** TASK BRIEF **
Transcribe the data in full and exactly, omitting any pictures.

** STORED DATA **
........
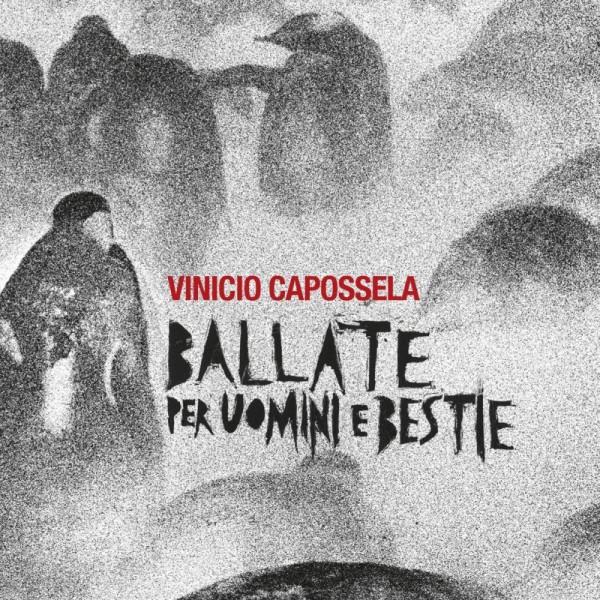 CAPOSSELA VINICIO - Ballate Per Uomini E Bestie (180 Gr. Vinile Rosso Limited Edt.)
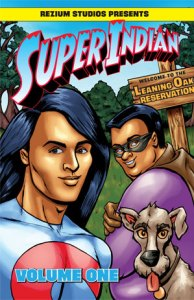 Super Indian Volume One Cover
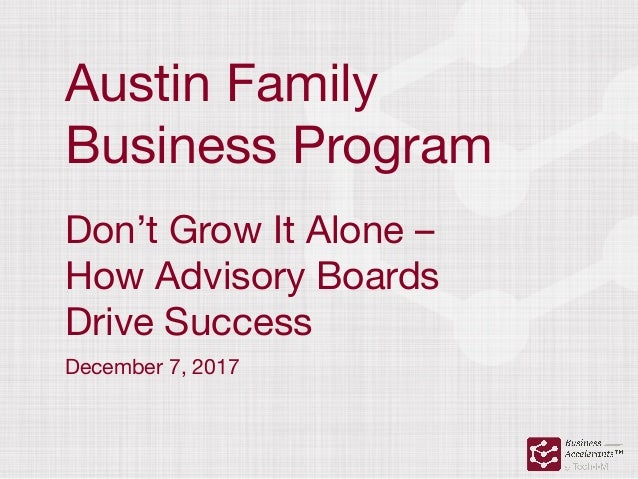 Austin Family  Business Program Don't Grow It Alone –  How Advisory Boards  Drive Success December 7, 2017
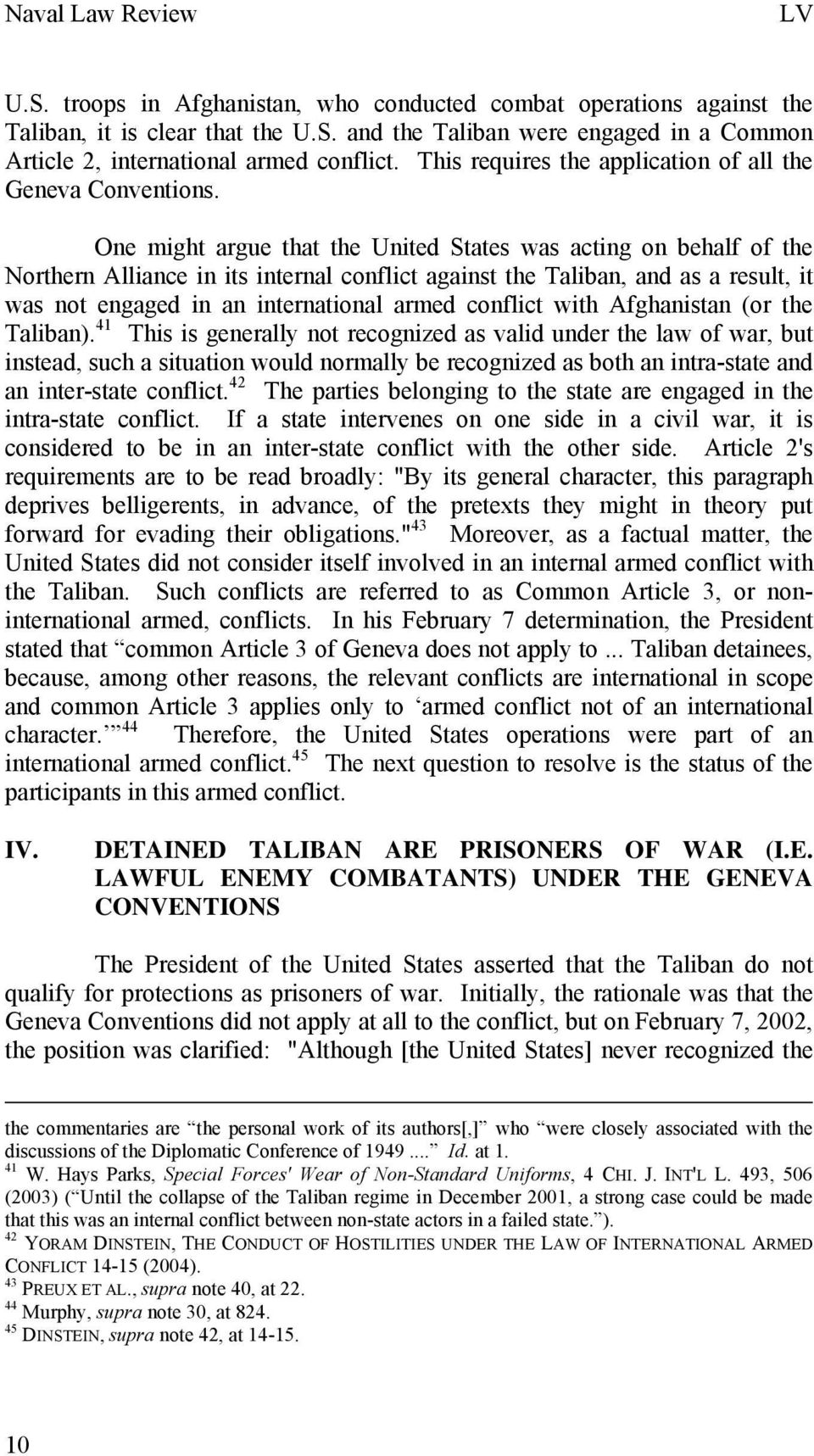One might argue that the United States was acting on behalf of the Northern Alliance in its internal conflict against the Taliban, and as a result, it was not engaged in an international armed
........
** RESPONSE BOX **
 CAPOSSELA VINICIO - Ballate Per Uomini E Bestie (180 Gr. Vinile Rosso Limited Edt.)
 Super Indian Volume One Cover
 Austin Family  Business Program Don't Grow It Alone –  How Advisory Boards  Drive Success December 7, 2017
One might argue that the United States was acting on behalf of the Northern Alliance in its internal conflict against the Taliban, and as a result, it was not engaged in an international armed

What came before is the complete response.